A Simple JIT Compiler

In the last few days I've been prototyping a basic Just-In-Time (JIT) compiler for Higgs. I decided to start with a very simple design which is sometimes referred to as a tracelet JIT. This is simply a compiler which compiles one basic block at a time, basic blocks being defined as single-entry, single-exit sequences of instructions. This compiler is lazy, meaning it doesn't compile unexecuted blocks. It also only compiles "hot" blocks that have been executed a few hundred times, the idea being to avoid wasting time compiling code that only runs once or very few times (e.g.: initialization code). Another advantage of delaying compilation somewhat is to allow time for profiling statistics to be gathered.

I have to admit that I was very excited to actually begin generating machine code (if you can believe that). It took me a few days to port over the x86 assembler I wrote in JavaScript for Tachyon to D, along with all associated unit tests. Once this was done, I was able to get a very basic tracelet JIT working in less than a day. This first version simply compiled sequences of calls to functions implementing interpreter instructions. This provided small speedups on the order of 5%. I improved on this by adding JIT code generation support for some basic arithmetic, bitwise and branching operations which provided speedups of up to 30%. The next step, in my mind, was to support all branching operations so that tracelets could jump directly into each other without ever needing to fall back to the interpreter. However, I ran into a problem.

The Higgs interpreter was designed with simplicity and maintainability in mind, a choice which has paid off thus far. Unfortunately, this means that some operations aren't built with pure speed in mind, and one problematic case is the call instruction. The call instruction builds the stack frame for callees. This means it needs to make several conditional checks and push the right number of arguments and local variable slots, which isn't the same for every callee. I started trying to implement the full dynamic extent of calls in the JIT compiler. I stopped once I realized how big and messy the generated code would be. Since every runtime primitive is self-hosted in Higgs, there are calls everywhere, which would assuredly mean the generated machine code would be huge (bad for the instruction cache).

* [What to produce] Transcribe the part of the JIT compiler write-up running from "I have to admit" up to and including "into a problem.". The data after this point isn't needed.

* [Dataset items]
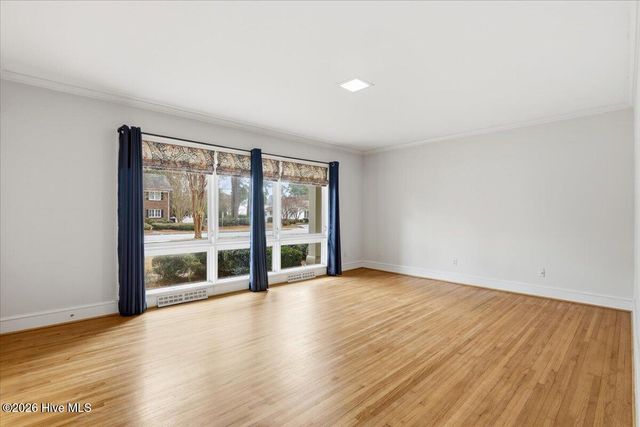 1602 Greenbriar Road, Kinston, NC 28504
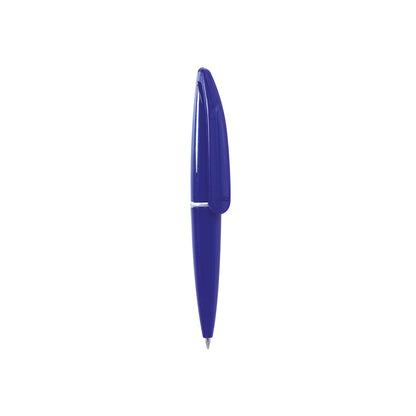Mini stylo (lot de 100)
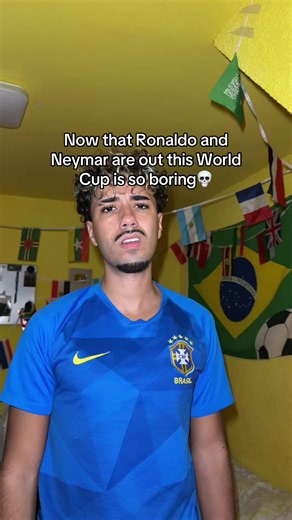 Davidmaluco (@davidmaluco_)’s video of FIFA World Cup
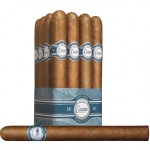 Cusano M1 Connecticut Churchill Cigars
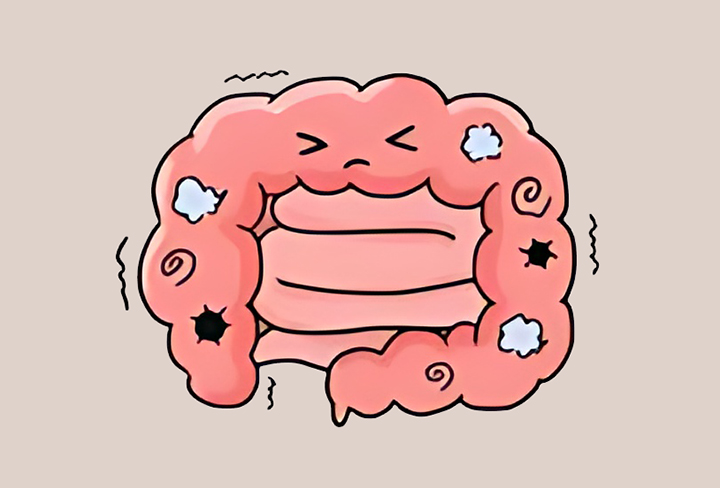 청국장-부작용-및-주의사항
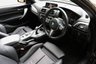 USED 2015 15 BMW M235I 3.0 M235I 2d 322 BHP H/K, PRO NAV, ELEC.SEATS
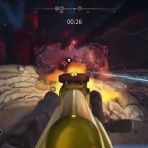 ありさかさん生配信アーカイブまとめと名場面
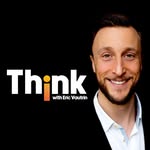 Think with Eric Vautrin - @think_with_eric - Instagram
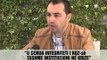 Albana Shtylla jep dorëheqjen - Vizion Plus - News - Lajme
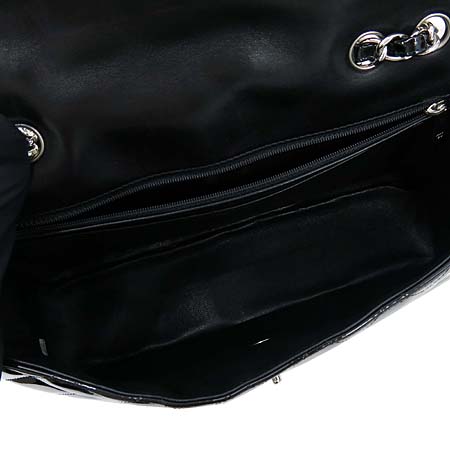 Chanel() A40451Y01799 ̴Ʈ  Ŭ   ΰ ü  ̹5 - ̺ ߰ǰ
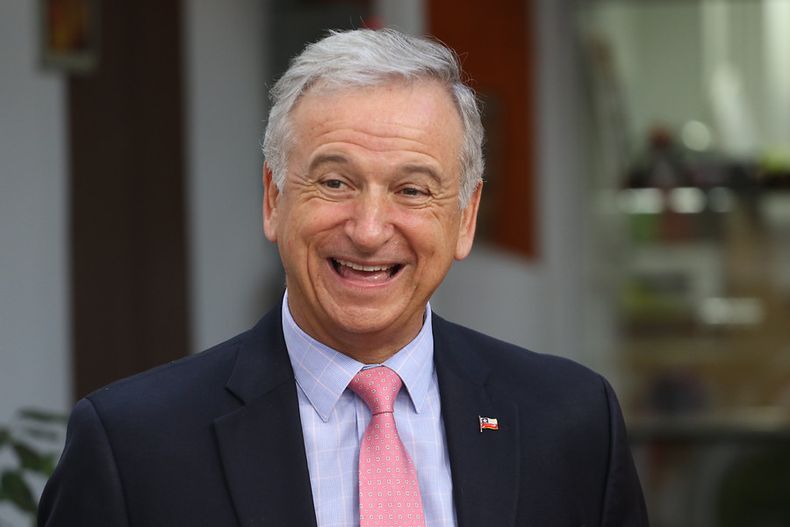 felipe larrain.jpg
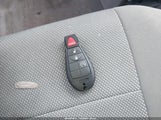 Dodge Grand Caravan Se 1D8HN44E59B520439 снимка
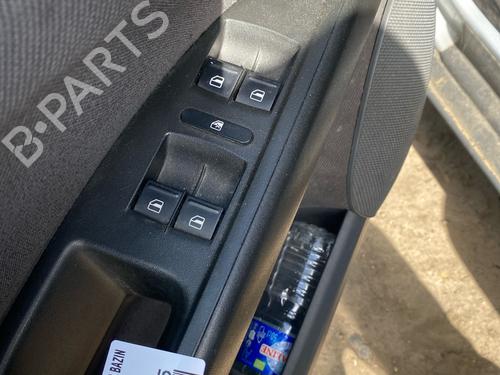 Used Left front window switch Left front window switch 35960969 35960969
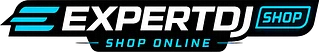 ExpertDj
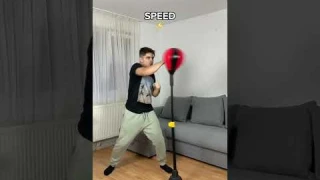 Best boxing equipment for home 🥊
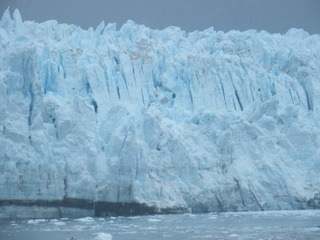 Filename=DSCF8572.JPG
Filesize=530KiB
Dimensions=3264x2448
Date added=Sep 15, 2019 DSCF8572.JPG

* [Problem solution]
I have to admit that I was very excited to actually begin generating machine code (if you can believe that). It took me a few days to port over the x86 assembler I wrote in JavaScript for Tachyon to D, along with all associated unit tests. Once this was done, I was able to get a very basic tracelet JIT working in less than a day. This first version simply compiled sequences of calls to functions implementing interpreter instructions. This provided small speedups on the order of 5%. I improved on this by adding JIT code generation support for some basic arithmetic, bitwise and branching operations which provided speedups of up to 30%. The next step, in my mind, was to support all branching operations so that tracelets could jump directly into each other without ever needing to fall back to the interpreter. However, I ran into a problem.